• 24 Kasım 2011 tarihli 59. celse’nin duruşma tutanağına buradan ulaşabilirsiniz. Bu celsede Ahmet Erdem, Ayhan Üstbaş, Beyazıt Karataş ve Mustafa Erhan Pamuk savunmasını yapıyor.
• 25 Kasım 2011 tarihli 60. celse’nin duruşma tutanağına buradan ulaşabilirsiniz. Bu celsede Bilgin Balanlı savunmasını yapıyor.
• 28 Kasım 2011 tarihli 61. celse’nin duruşma tutanağına buradan ulaşabilirsiniz. Bu celsede Bülent Günçal, Bülent Kocababuç ve Hakan Büyük savunmasını yapıyor.
• 29 Kasım 2011 tarihli 62. celse’nin duruşma tutanağına buradan ulaşabilirsiniz. Bu celsede “Mahkeme” başkanı, alkışladıkları için izleyicileri dışarı çıkarttırıyor. Halit Nejat Akgüner, Hüseyin Durdu, İsmail Taş ve Mehmet Örgen savunmasını yapıyor.
Dijital Balyoz belgelerinin sahteliği “Mahkme” önünde çoktan ve defalarca kanıtlandı.
“Mahkeme” ise maddi gerçeği ortaya çıkaracak incelemeleri yaptırmayı reddediyor. Örneğin, savunma, 11 ve 17 nolu CDlerin üzerindeki yazıların Tanyeri’ne ait el yazısı notlardaki karakterlerden kopyalanarak makina ile yazıldığının bilirkişilerce tespit edildiğini bildiriyor ve defalardır “Mahkeme”den bu konuda bir bilirkişi incelemesi yaptırmasını talep ediyor. Mahkeme ısrarla inceleme yaptırmayı reddediyor. Öte yandan, “Mahkeme” mizansen gereği çapraz sorgularda maddi gerçeği ortaya çıkarmak için canla başla çalışıyor. Bir kaç örnek verelim…
***
Savunması sırasında 2011’de bir ses kaydının internete düştüğünü ve müzakere odasında “jammer” olmasına rağmen dinlendiğinden yakınan Ahmet Erdem’e Hakim Ali Efendi Peksak soruyor (59. celse):
“İşte sizin çalışmalarınız ile ilgili, hakim olarak çalışmalarınız ile ilgili çok hassas olduğunuzu ve hatta odanızda dinlenmeye karşı jammer cihazı ile koruduğunuzu. (..) Beyan ediyor. Hakim olarak almış olduğunuz bu tedbir çok aşırı yoğun bir tedbir değil miydi? Çekinilen bir husus mu vardı?”

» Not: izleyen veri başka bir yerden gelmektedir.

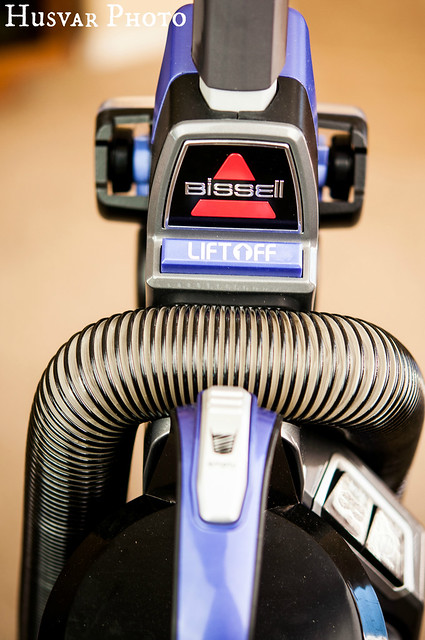 BISSELL powerglide review in_the_know_mom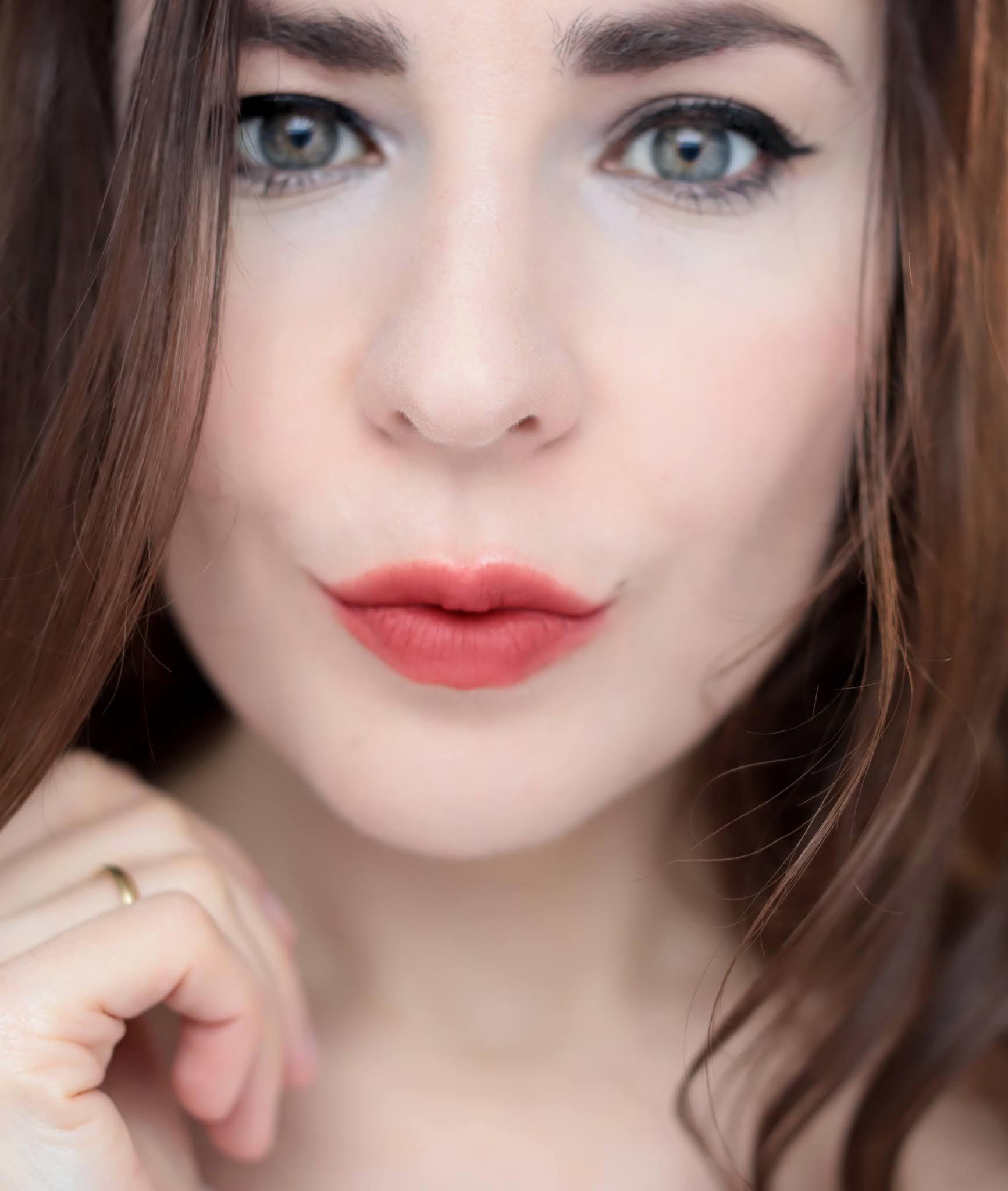 Nars Claudette Sheer Matte Lipstick Berenice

Bu sorunun yanıtını 2003’deki Balyoz iddialarıyla ilgili yeterince aydınlatıcı bulmayan Hakim Murat Üründü, 2011’de satın alınan “jammer” konusundaki sorguyu derinleştiriyor:
“Bu jammer cihazı ile ilgili Hakim Bey sordu. Ona aşırı bir tepki verdiniz. Şimdi jammer cihazı diğer askeri hakimler, savcılar tarafından yaygın olarak kullanılan bir cihaz mıydı?”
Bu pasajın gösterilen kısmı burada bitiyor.